Short text fragments from websites
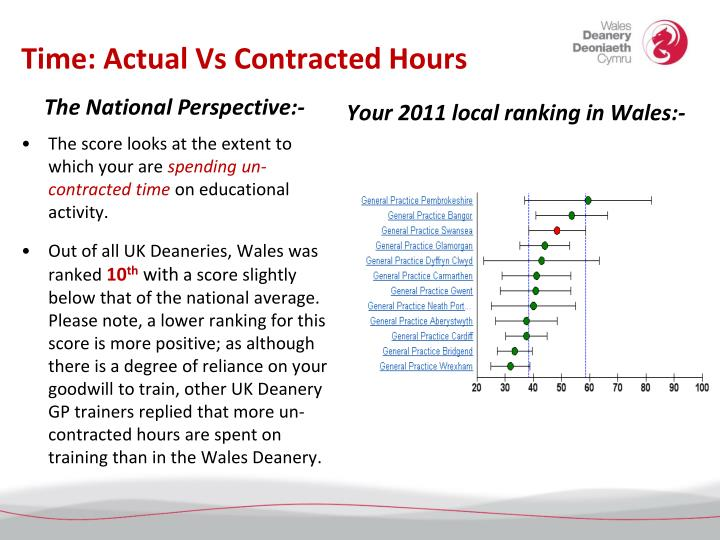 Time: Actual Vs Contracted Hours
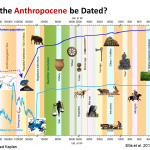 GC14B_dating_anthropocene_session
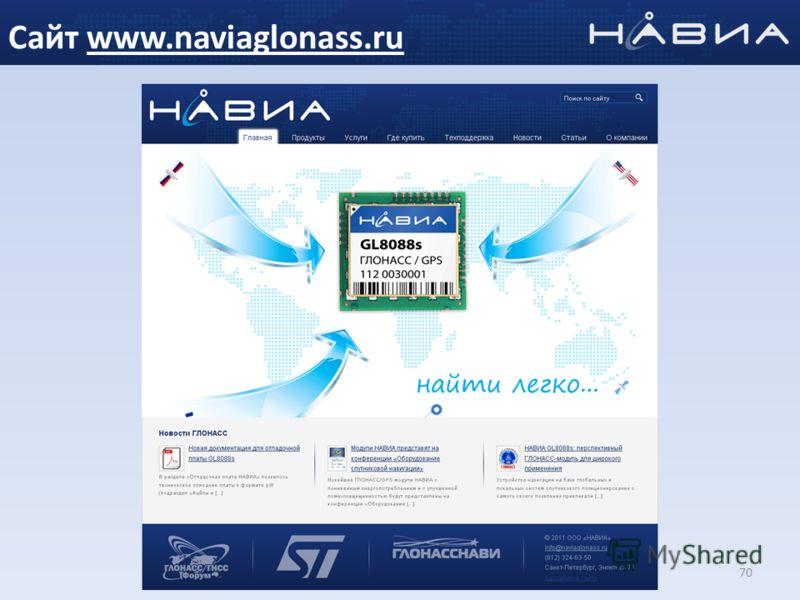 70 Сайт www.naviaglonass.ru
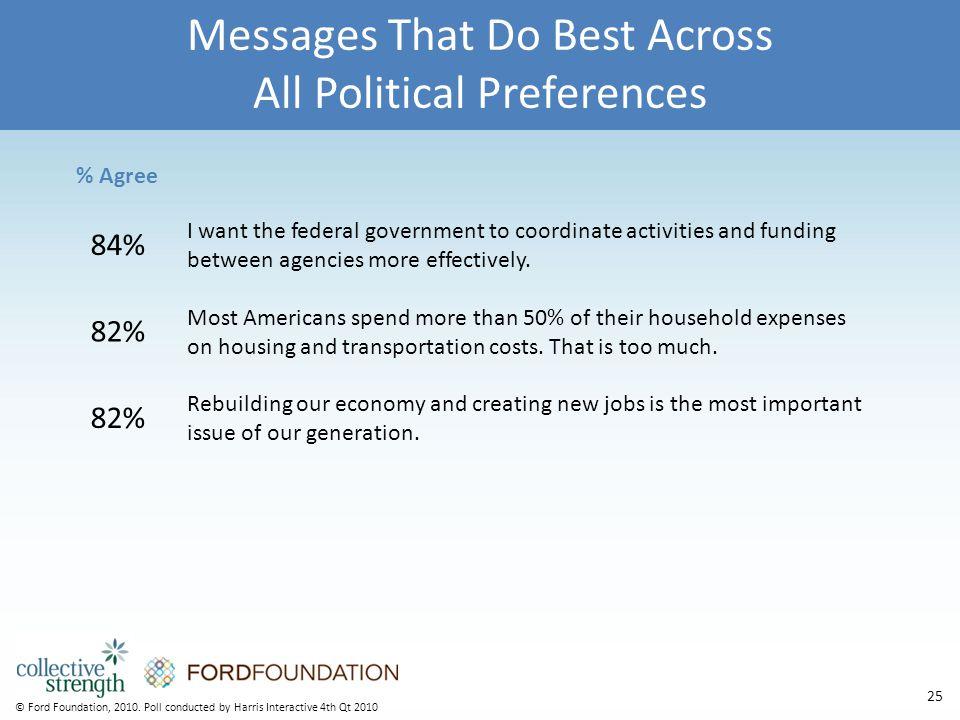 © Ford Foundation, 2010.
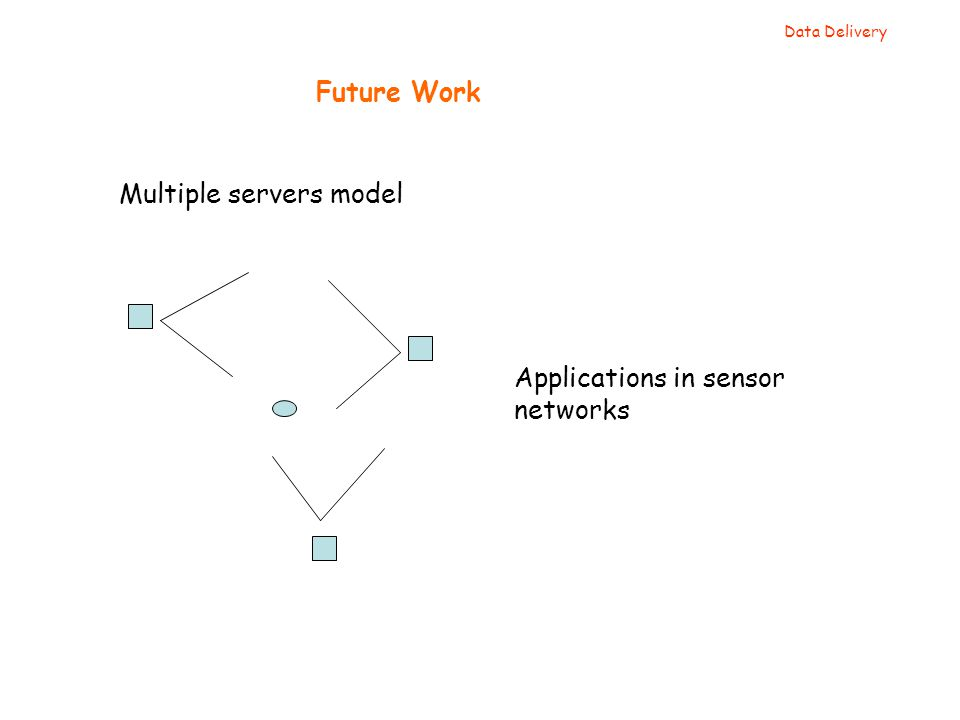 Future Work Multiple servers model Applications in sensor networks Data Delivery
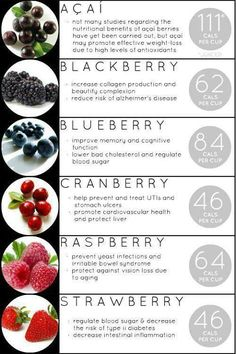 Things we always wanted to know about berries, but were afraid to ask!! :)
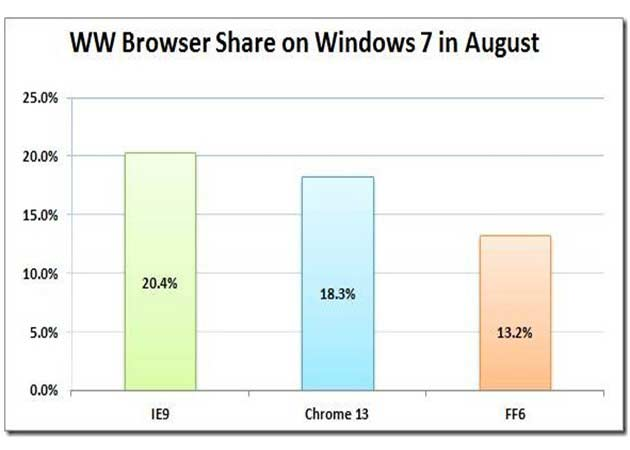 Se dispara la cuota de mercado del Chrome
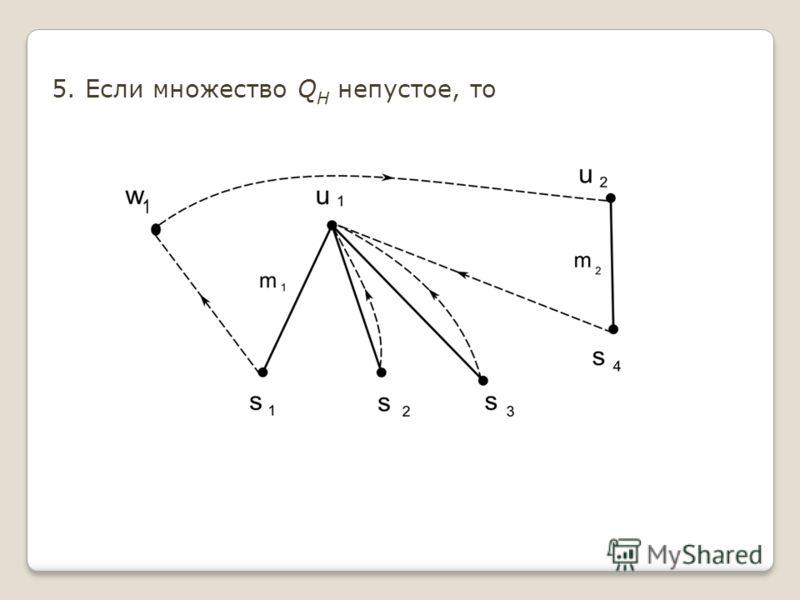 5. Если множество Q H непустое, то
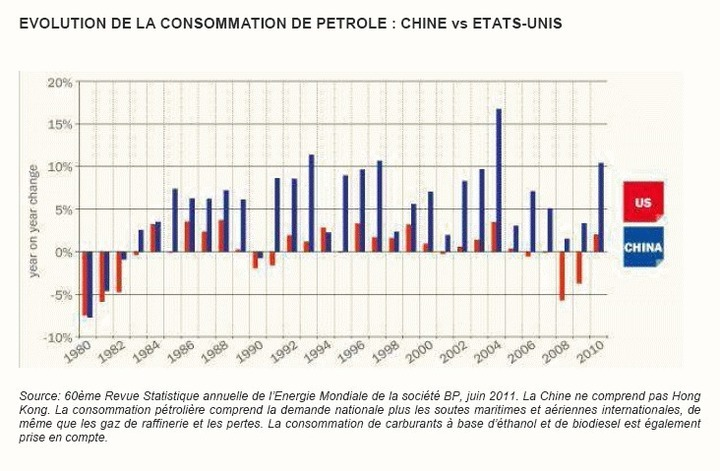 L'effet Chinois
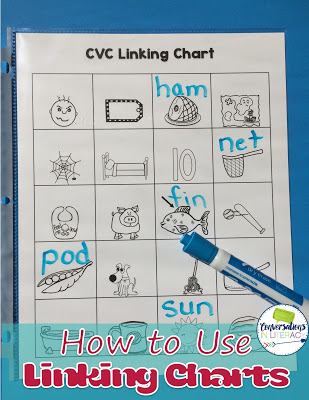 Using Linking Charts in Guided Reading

- _Directions for this task_
When the line containing "5. Если множество Q H непустое, то" has been located, retype it and each line after it through the end of the records, excluding the pictures and adding nothing else.

- _Task answer_
 5. Если множество Q H непустое, то
 L'effet Chinois
 Using Linking Charts in Guided Reading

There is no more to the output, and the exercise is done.